Note that we’ve replaced y with the letter p because we are going to interpret it as a probability (eg., the probability of a student passing the exam). The whole left-hand side of this equation is called log-odds because it is the natural logarithm (ln) of odds (p/(1-p)). The right-hand side of this equation looks exactly like regular linear regression!

In order to understand how this link function works, let’s dig into the interpretation of log-odds a little more. The odds of an event occurring is:

$Odds = \frac{p}{1-p} = \frac{P(event\ occurring)}{P(event\ not\ occurring)}$

For example, suppose that the probability a student passes an exam is 0.7. That means the probability of failing is 1 - 0.7 = 0.3. Thus, the odds of passing are:

$Odds\ of\ passing = \frac{0.7}{0.3} = 2.\overline{33}$

This means that students are 2.33 times more likely to pass than to fail.

Odds can only be a positive number.
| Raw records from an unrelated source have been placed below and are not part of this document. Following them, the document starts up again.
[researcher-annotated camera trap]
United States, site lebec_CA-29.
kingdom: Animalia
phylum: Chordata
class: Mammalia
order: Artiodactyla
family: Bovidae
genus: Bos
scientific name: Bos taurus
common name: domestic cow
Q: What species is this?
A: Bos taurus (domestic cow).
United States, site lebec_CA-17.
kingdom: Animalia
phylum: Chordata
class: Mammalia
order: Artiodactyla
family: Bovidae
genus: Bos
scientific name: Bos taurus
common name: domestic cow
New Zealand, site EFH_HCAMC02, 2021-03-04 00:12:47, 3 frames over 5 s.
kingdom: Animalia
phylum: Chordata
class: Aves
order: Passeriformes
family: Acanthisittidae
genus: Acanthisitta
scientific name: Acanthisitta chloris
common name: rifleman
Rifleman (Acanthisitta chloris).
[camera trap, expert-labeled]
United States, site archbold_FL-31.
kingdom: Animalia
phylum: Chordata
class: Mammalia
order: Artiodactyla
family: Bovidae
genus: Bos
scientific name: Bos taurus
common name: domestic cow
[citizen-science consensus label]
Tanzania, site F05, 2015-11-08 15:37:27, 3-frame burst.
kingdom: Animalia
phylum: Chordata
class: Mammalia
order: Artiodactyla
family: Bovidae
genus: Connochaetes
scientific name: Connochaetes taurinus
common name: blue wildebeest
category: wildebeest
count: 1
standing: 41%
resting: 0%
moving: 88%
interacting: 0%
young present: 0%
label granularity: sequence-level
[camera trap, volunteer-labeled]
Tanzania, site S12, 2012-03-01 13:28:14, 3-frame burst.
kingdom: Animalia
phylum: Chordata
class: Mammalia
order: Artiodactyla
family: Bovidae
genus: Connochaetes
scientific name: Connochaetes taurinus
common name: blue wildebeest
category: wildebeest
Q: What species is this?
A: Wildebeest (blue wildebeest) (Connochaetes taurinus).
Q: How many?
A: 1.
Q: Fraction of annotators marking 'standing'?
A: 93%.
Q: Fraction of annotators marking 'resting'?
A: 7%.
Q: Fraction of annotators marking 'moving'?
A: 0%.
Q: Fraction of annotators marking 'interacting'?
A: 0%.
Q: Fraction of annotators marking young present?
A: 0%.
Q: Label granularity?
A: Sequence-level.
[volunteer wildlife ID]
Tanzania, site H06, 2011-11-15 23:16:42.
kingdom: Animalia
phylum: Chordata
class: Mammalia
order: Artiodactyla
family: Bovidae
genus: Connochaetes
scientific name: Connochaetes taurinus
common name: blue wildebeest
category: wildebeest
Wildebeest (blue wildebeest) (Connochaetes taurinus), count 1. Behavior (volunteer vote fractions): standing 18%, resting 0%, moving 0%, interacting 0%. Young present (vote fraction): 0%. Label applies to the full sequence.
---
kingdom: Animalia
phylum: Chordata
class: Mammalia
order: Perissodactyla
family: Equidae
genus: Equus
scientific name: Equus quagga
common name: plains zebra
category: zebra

When we take the natural log of odds (the log odds), we transform the odds from a positive value to a number between negative and positive infinity — which is exactly what we need! The logit function (log odds) transforms a probability (which is a number between 0 and 1) into a continuous value that can be positive or negative.

### Instructions

1.

Suppose that there is a 40% probability of rain today (p = 0.4). Calculate the odds of rain and save it as odds_of_rain. Note that the odds are less than 1 because the probability of rain is less than 0.5.

2.

Use the odds that you calculated above to calculate the log odds of rain and save it as log_odds_of_rain. You can calculate the natural log of a value using the numpy.log() function. Note that the log odds are negative because the probability of rain was less than 0.5.

3.

Suppose that there is a 90% probability that my train to work arrives on-time. Calculate the odds of my train being on-time and save it as odds_on_time. Note that the odds are greater than 1 because the probability is greater than 0.5.

4.

Use the odds that you calculated above to calculate the log odds of an on-time train and save it as log_odds_on_time. Note that the log odds are positive because the probability of an on-time train was greater than 0.5.